Last week, Kyle and I accidentally bought a couch.

When I say “accidentally” I don’t mean that we tripped and fell into a furniture with our wallets open. I say “accidentally” in that we didn’t set out that day intending to buy a couch. But it’s something we’d been talking about doing for a while. See, we want to buy a house. We reeeeeally want to buy a house. But with some pretty hefty student loans still hanging above our heads, we can’t justify taking on a lifetime of debt when we’re not done paying on our first lifetime of debts. It’s a fact that we came to begrudgingly, after a long, difficult talk that involved tears and may or may not have ended with alcohol of some form. But during that conversation, we also resolved (subconsciously, because we never discussed it) to recommit ourselves to our tiny, shitty little apartment. If we’re going to have to live in this dump for the next three or four years, we might as well make it the best, most awesome dump we can.

And a fantastic first step would be a new couch.

Our old couches were purchased at Salvation Army and acquired 5th or 6th-hand from family, respectively. If more than $120 was spent on the both of them I’d be amazed.

And in our first house and the three apartments that followed, they treated us well. They were comfy, great for watching tv or nursing a hangover; we even did a surprising amount of work-work sitting on those couches. But there was one area where these couches failed miserably: the area of cuddles. We used to try to watch movies together on one of them, Kyle sitting at one end and me laying with my head on his lap and my legs curled up to my chest. And this was fine…for about 15 minutes. After that my legs would start to cramp, the squirming would start, and no movie, no matter how romantic, could keep us both on that couch. We’d give up and one of us (usually me) would move to the other couch, and we’d finish our movie cuddle-less. As badly as we wanted it to, couch cuddling never worked.

As time passed our couches did not age well, thanks primarily to those two furry little assholes known as our cats. Our plaid couch became one of their favorite scratching posts, especially the corners. We never really stopped them because, well, it’s a shitty couch so who cares, but after a while it got out of hand.

And then there was the smell.

See, our cats were bitches and liked to mark up our couch. It started out from stress (over whatever it is cats get stressed out about) and just went on and on because they continued to smell the spots no matter how many times we scrubbed. Now they’re back on Prozac, and though the peeing has stopped the smell lingers on. It was a potent combination of cat urine and the cleanser we used to treat it, and no matter how much we scrubbed or how many times we ran the cushion covers through the wash the smell stayed. Subtly, the kind of thing that you stopped noticing almost as soon as you sat down, but it was there.

The time of these old couches was over, and we were ready for something new. Which is how a simple trip to Albany to go to the dentist ended with stops at three furniture stores. We hadn’t meant to go couch shopping that day, but one of the major furniture stores was in Albany, and we were already there, and while we’re looking at couches we might as well go check out that other store… There were a few standouts in the crowd, a couple possibilities, but it was all over when we saw it. We knew this would be our couch.

» **Input data**
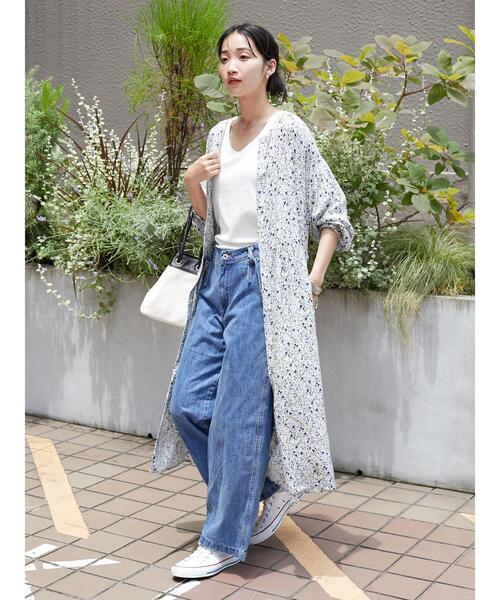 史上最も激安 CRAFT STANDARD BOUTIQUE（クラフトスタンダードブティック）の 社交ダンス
---
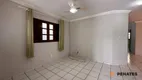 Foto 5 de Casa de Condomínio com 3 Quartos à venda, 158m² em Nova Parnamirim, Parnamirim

» **Action item**
Please continue the passage about buying a new couch, starting right after its final sentence.

» **Response**
Comfy but not too squishy. Casual, but with nice clean lines in a color that we liked. A good size that would fit nicely into our long apartment living room. But most importantly, we saw instantly that the cuddle possibilities were endless.

A week later, we rented a U-Haul and took our old couches to the dump.

I’d like to say that there was some sentimental fondness that made me a little sad to see them go, but the truth is that I thoroughly enjoyed watching them get smashed by the bulldozer.

Before we knew it our new couch was loaded into the truck, hauled up the stairs, and sitting in our apartment!

(Okay, I made way too light of that process. Truth be told, getting both those pieces up our narrow stairs with two turns and into our narrow apartment was a bitch. At one point we actually had the thing stuck, wedged between three walls and threatening a light fixture. I’m not totally sure how we’re going to get them back out, but we’ll deal with that when the time comes.)

But seriously guys, love this couch! It works so perfectly in our living room, and it’s impossible not to be comfy on it. There are a ton of different ways to enjoy it, but the absolute best is to make a little nest of throw pillows in the corner. (Oh, yeah, I forgot to mention the fact that they included the throw pillows. How kick-ass is that?) It’s like laying in a cross between a hammock and a hug. And movie cuddles? Success!  I get to fully stretch out, Kyle gets to fully stretch out, and we still get to get our snuggles on. Love love love.

While we were fixing our apartment’s major issues (and spending money,) we also bough ourselves a kitchen table. Since we moved in to our current apartment we’ve never been able to find a way to fit a table of any kind, and it’s always driven me crazy. I hated that we had to eat every meal on the couch or, if our meal consisted of too many parts to juggle on our laps, the floor. I was constantly spilling shit on myself and the couch, and it felt so uncivilized.

Enter the pub table.

The perfect solution to our space problem. When we’re not using it, the stools get tucked up under the table and the flap folds down so that it takes up almost no space at all. And for meals it unfolds to make a table the perfect size for us two! Of course, it’s also introduced a new problem…

But I’m sure that this is one problem that will solve itself. (Especially if somebody will quit fucking slipping her scraps when I’m not looking!)

I know this sounds wicked lame, but being able to eat our dinner together at an honest-to-god-for-real-real-not-for-play-play table makes me unbelievably happy.

Our apartment? Is still kinda a dump. But it’s on its way to being the most awesomely kick-ass dump that it can be!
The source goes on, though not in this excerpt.